== What to do ==
When the word "trap" shows up in a line of the records below, copy that line.

(Dataset entries)
* * * * * * *

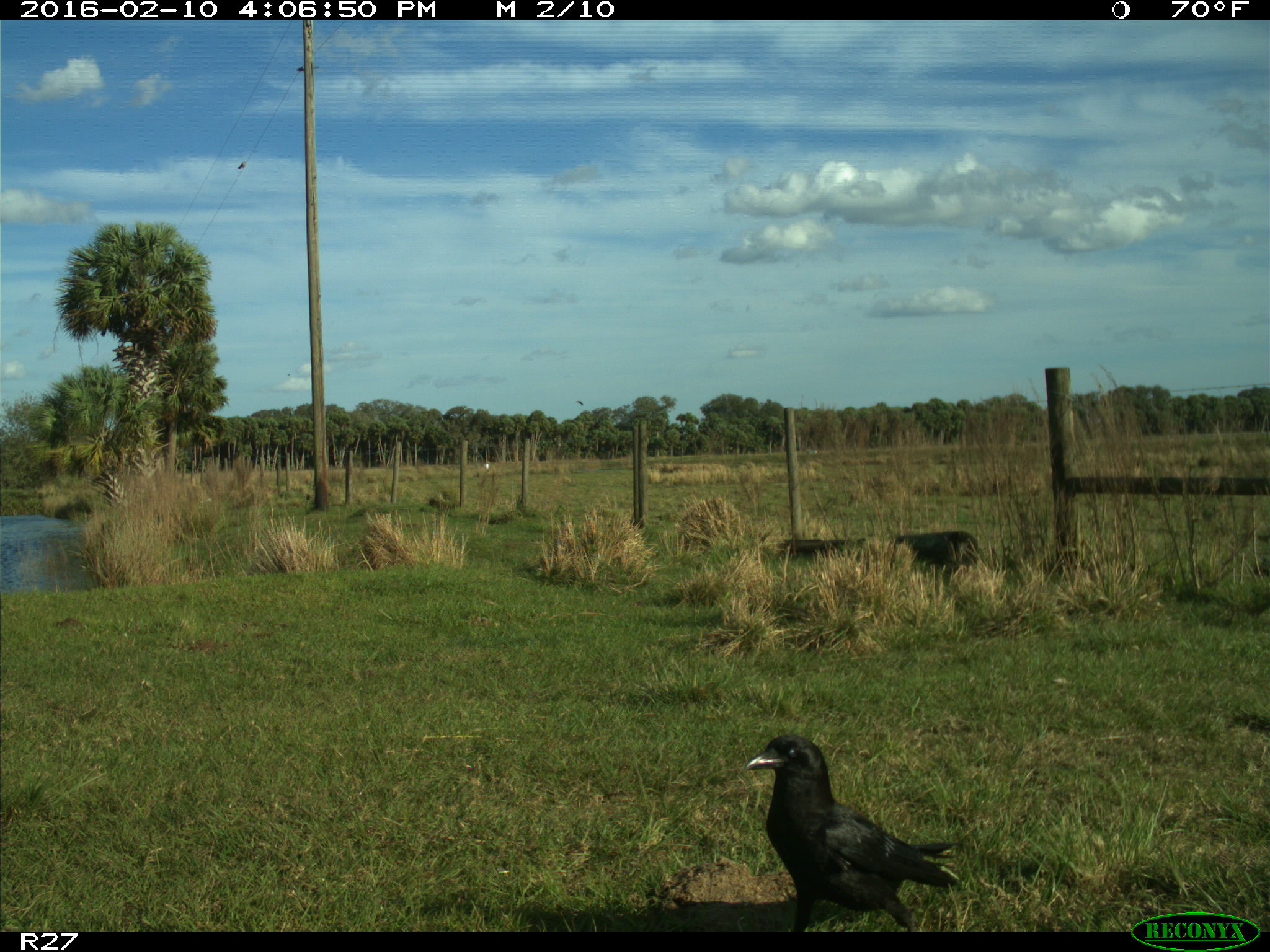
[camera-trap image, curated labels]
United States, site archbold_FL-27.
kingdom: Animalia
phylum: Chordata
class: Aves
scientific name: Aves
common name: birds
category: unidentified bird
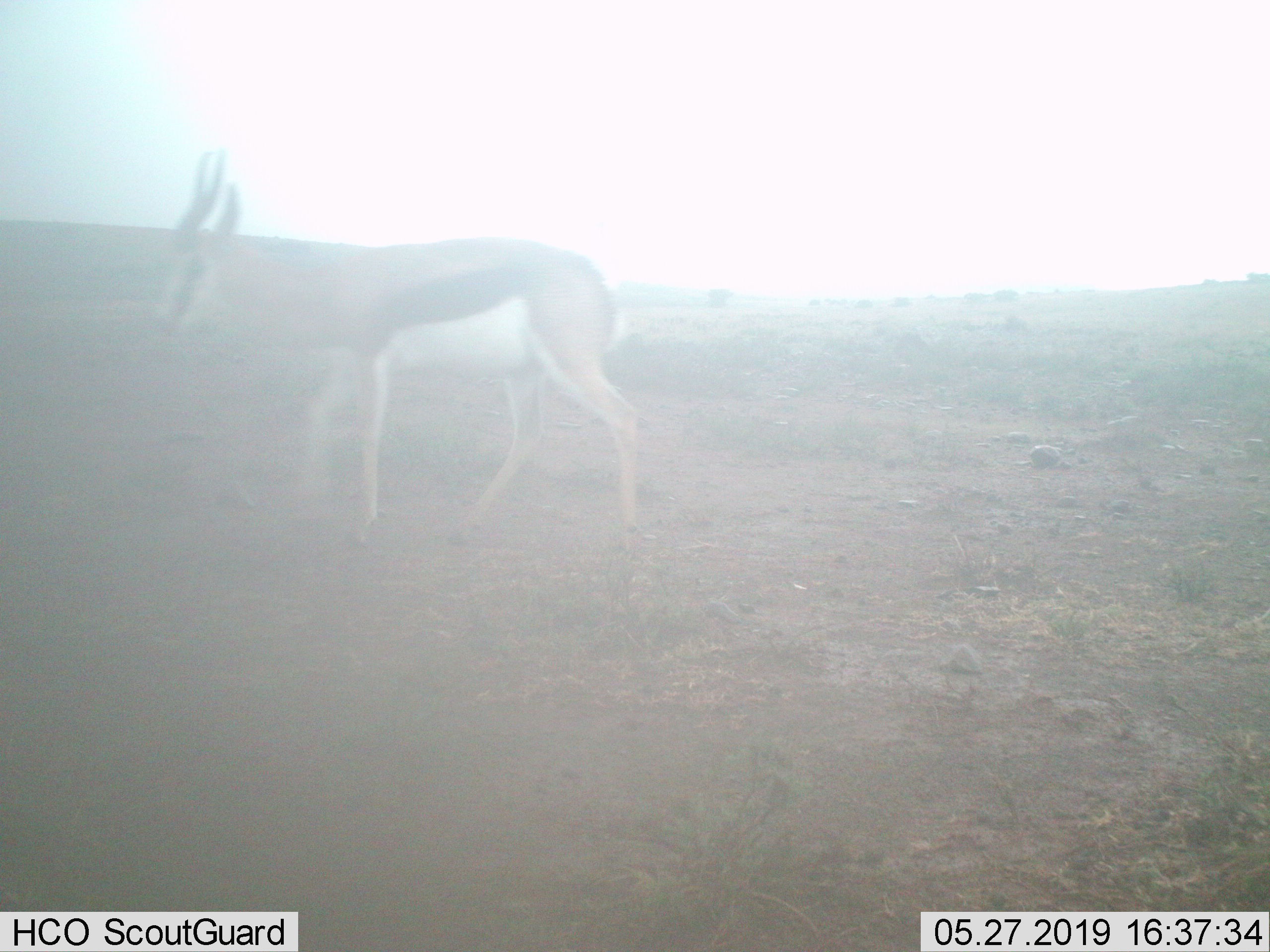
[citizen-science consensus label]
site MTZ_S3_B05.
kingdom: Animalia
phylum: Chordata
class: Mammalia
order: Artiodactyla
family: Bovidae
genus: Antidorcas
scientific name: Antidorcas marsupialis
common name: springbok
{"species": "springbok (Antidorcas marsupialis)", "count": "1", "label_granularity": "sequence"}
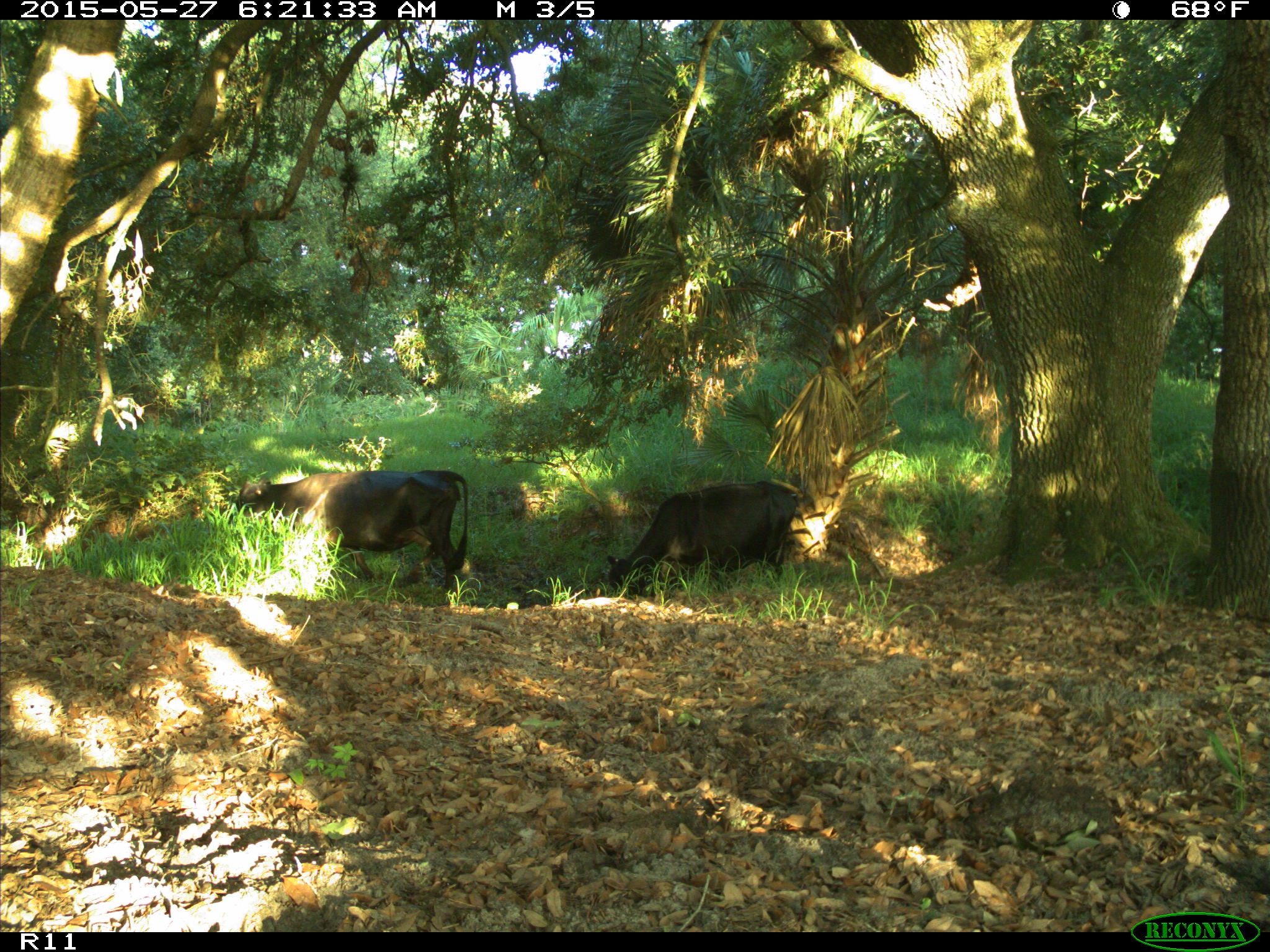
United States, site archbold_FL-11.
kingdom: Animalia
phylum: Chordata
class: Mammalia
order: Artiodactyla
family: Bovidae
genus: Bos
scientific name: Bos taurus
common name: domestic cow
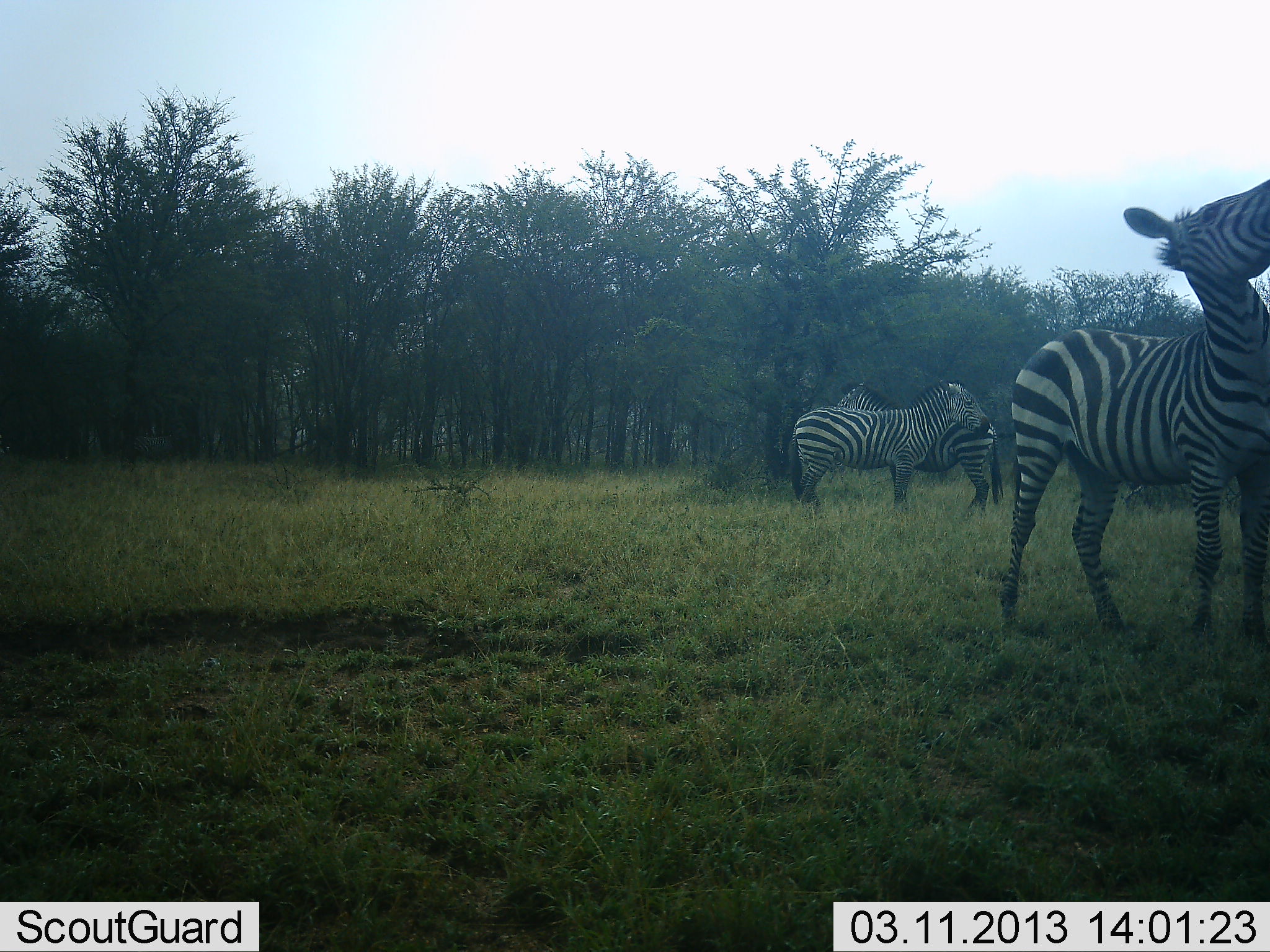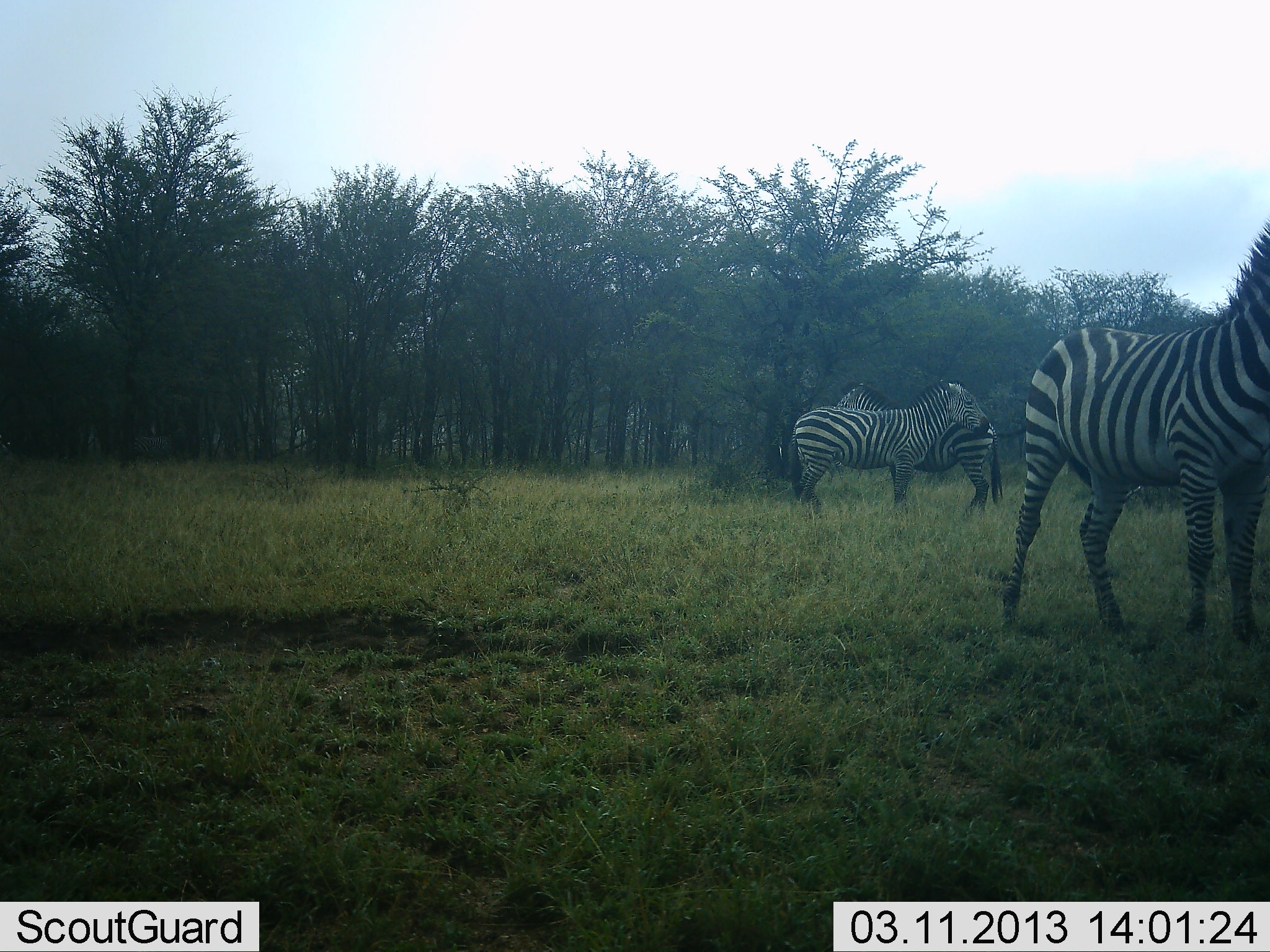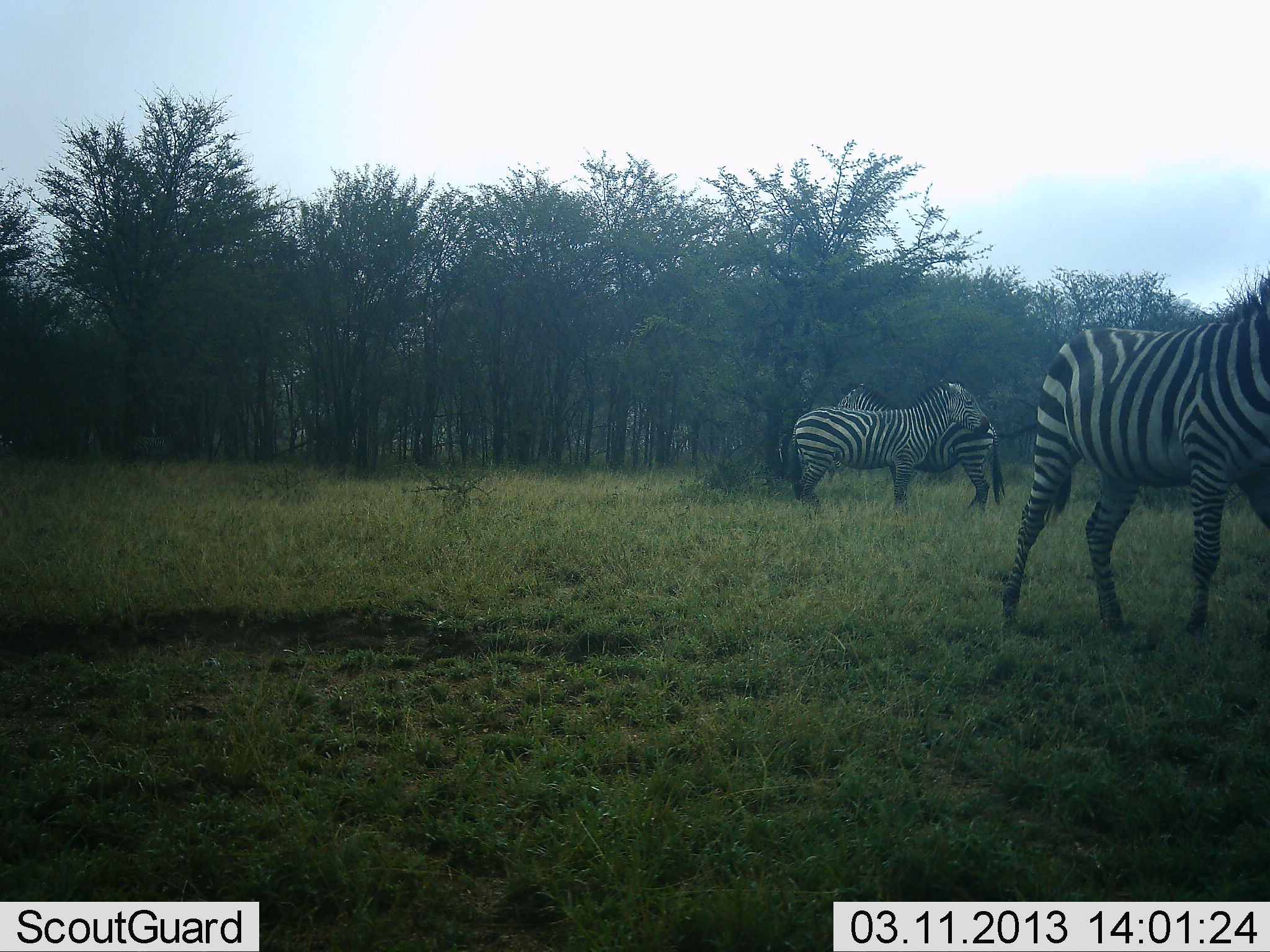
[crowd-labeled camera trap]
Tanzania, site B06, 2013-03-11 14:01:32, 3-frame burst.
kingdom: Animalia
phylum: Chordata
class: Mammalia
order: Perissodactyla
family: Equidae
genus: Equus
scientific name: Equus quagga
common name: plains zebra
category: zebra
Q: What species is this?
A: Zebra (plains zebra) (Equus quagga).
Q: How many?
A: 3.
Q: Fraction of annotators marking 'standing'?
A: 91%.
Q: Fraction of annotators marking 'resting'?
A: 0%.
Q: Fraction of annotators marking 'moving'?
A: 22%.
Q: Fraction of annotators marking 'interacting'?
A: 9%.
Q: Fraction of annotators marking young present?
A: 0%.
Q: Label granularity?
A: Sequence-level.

* * * * * * *

== Solution for this problem ==
[camera-trap image, curated labels]
[crowd-labeled camera trap]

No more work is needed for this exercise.